Statement from Human Solutions on the Mayor’s Proposal for Mass Shelters
We already know that mass shelters and camping bans don’t end homelessness. Only real, universal housing ends homelessness for the people experiencing it on the streets and in our shelters.
We know that when we enforce camping bans without a viable offer of a home that can work for people on the streets, we only criminalize homelessness and retraumatize our houseless neighbors.
An approach to homelessness led by law enforcement and a sector of our military flies grotesquely in the face of Portland’s stated goal to advance racial justice and will disproportionately harm our BIPOC houseless neighbors.
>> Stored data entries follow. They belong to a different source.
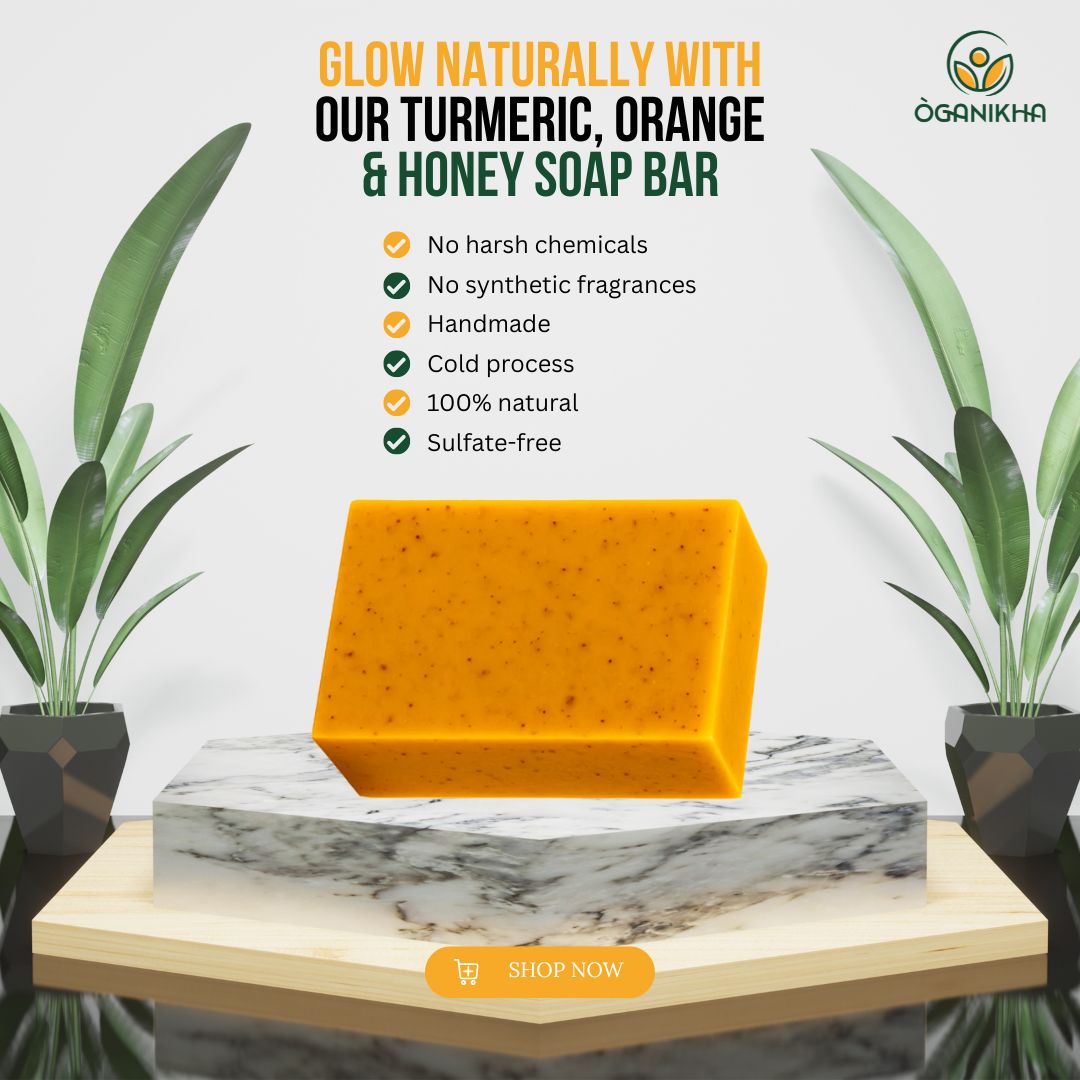 GLOW NATURALLY WITH OUR TURMERIC, ORANGE & HONEY SOAP BAR

ÒGANIKHA

No harsh chemicals
No synthetic fragrances
Handmade
Cold process
100% natural
Sulfate-free

SHOP NOW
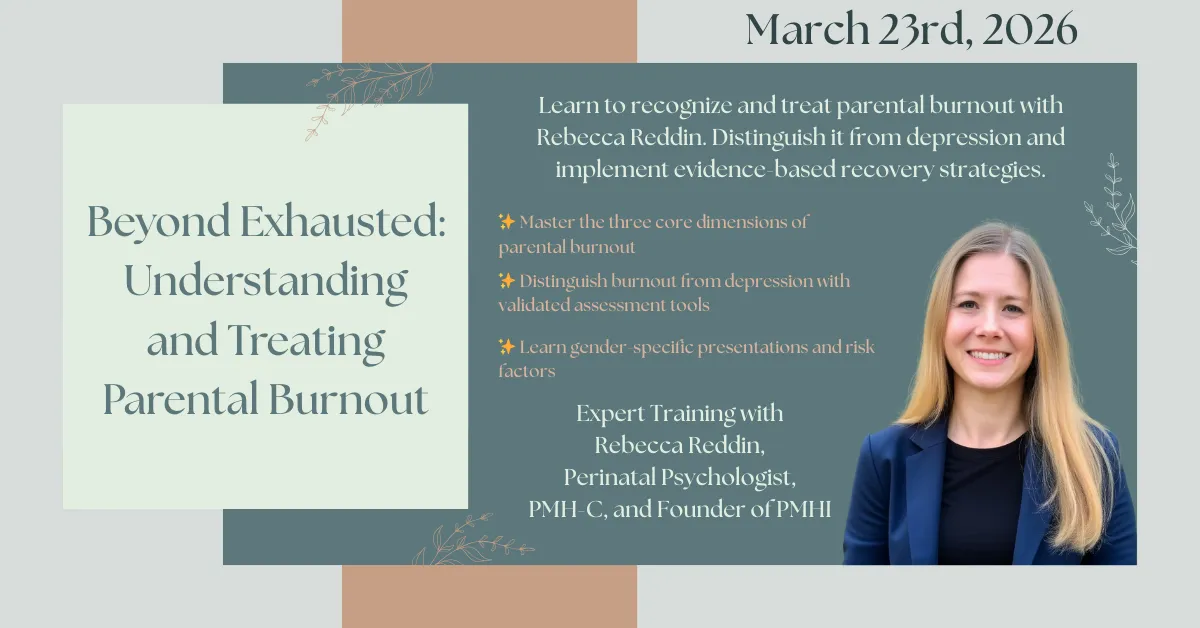 March 23rd, 2026

Beyond Exhausted: Understanding and Treating Parental Burnout

Learn to recognize and treat parental burnout with Rebecca Reddin. Distinguish it from depression and implement evidence-based recovery strategies.

✨ Master the three core dimensions of parental burnout

✨ Distinguish burnout from depression with validated assessment tools

✨ Learn gender-specific presentations and risk factors

Expert Training with Rebecca Reddin, Perinatal Psychologist, PMH-C, and Founder of PMHI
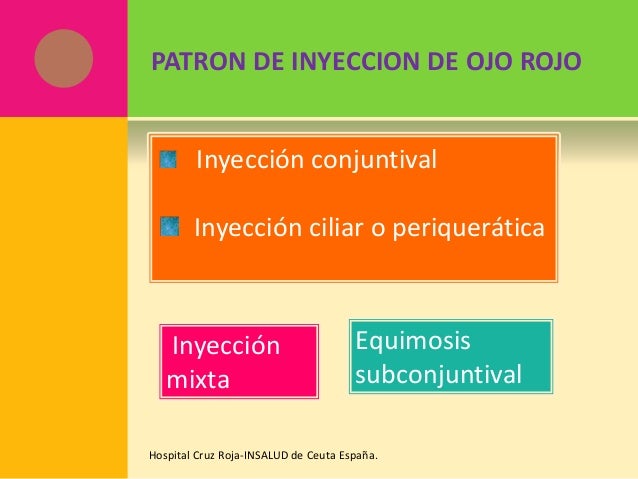 PATRON DE INYECCION DE OJO ROJO

Inyección conjuntival

Inyección ciliar o periquerática

Inyección mixta

Equimosis subconjuntival

Hospital Cruz Roja-INSALUD de Ceuta España.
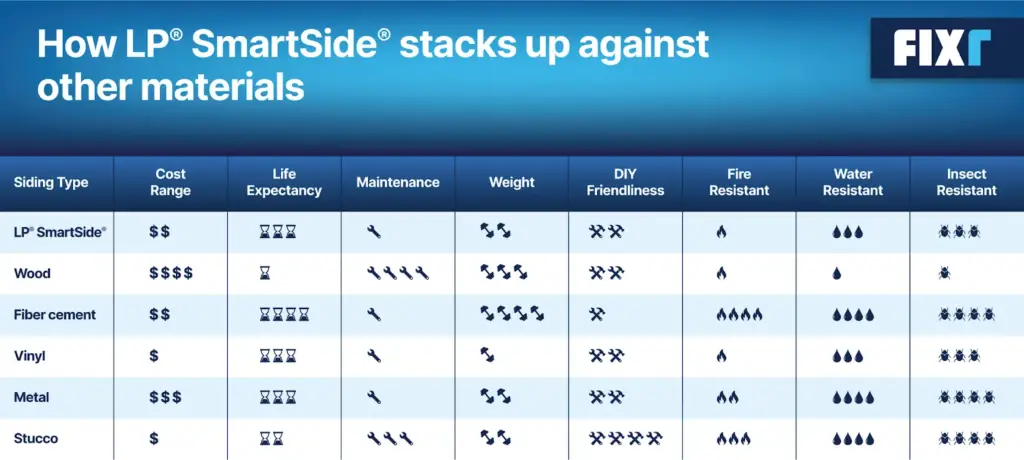 How LP® SmartSide® stacks up against other materials

FIXR

| Siding Type | Cost Range | Life Expectancy | Maintenance | Weight | DIY Friendliness | Fire Resistant | Water Resistant | Insect Resistant |
|---|---|---|---|---|---|---|---|---|
| LP® SmartSide® | $$ | | | | | | | |
| Wood | $$$$ | | | | | | | |
| Fiber cement | $$ | | | | | | | |
| Vinyl | $ | | | | | | | |
| Metal | $$$ | | | | | | | |
| Stucco | $ | | | | | | | |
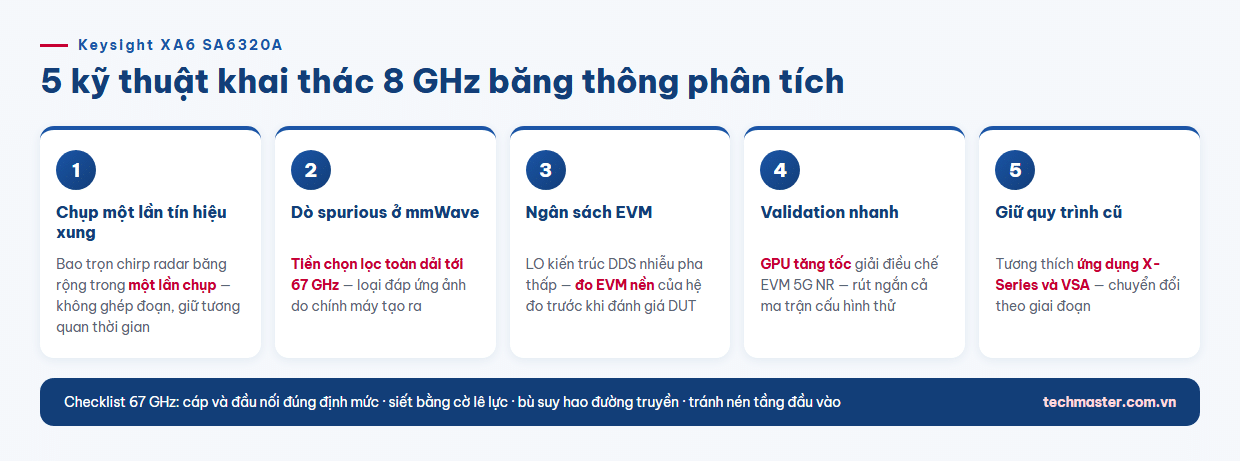 Keysight XA6 SA6320A

5 kỹ thuật khai thác 8 GHz băng thông phân tích

1

Chụp một lần tín hiệu xung

Bao trọn chirp radar băng rộng trong một lần chụp — không ghép đoạn, giữ tương quan thời gian

2

Dò spurious ở mmWave

Tiền chọn lọc toàn dải tới 67 GHz — loại đáp ứng ảnh do chính máy tạo ra

3

Ngân sách EVM

LO kiến trúc DDS nhiễu pha thấp — đo EVM nền của hệ đo trước khi đánh giá DUT

4

Validation nhanh

GPU tăng tốc giải điều chế EVM 5G NR — rút ngắn cả ma trận cấu hình thử

5

Giữ quy trình cũ

Tương thích ứng dụng X-Series và VSA — chuyển đổi theo giai đoạn

Checklist 67 GHz: cáp và đầu nối đúng định mức · siết bằng cờ lê lực · bù suy hao đường truyền · tránh nén tầng đầu vào

techmaster.com.vn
This kind of action poses real harm to the very people we say we are trying to help and offers them no long-term solution. Forcibly relocating people already suffering to mass shelters, which many on the streets have been clear will not work for them, and staffing those shelters with untrained members of the military and students is an inhumane response to our failed approach to house all our people.
If our community truly wants to end homelessness, which Human Solutions believes we do, we must refocus our energy and investments from strategies that address the symptoms of homelessness and instead do the hard work of taking on the root cause: a lack of accessible, affordable housing caused by our historic underinvestment in housing for all of us.
It is past time for a more aggressive effort to leverage every opportunity and every resource to create housing using approaches we have not tried, and by deploying proven approaches like the housing-first model to end our crisis humanely and sustainably. If the mayor wants to deploy the National Guard, maybe they can work to convert vacant buildings into real housing for the people who most need it.
A broad coalition has shared a road map for our response with the mayor and local elected leaders, and we look forward to working with them to act with greater urgency for real solutions.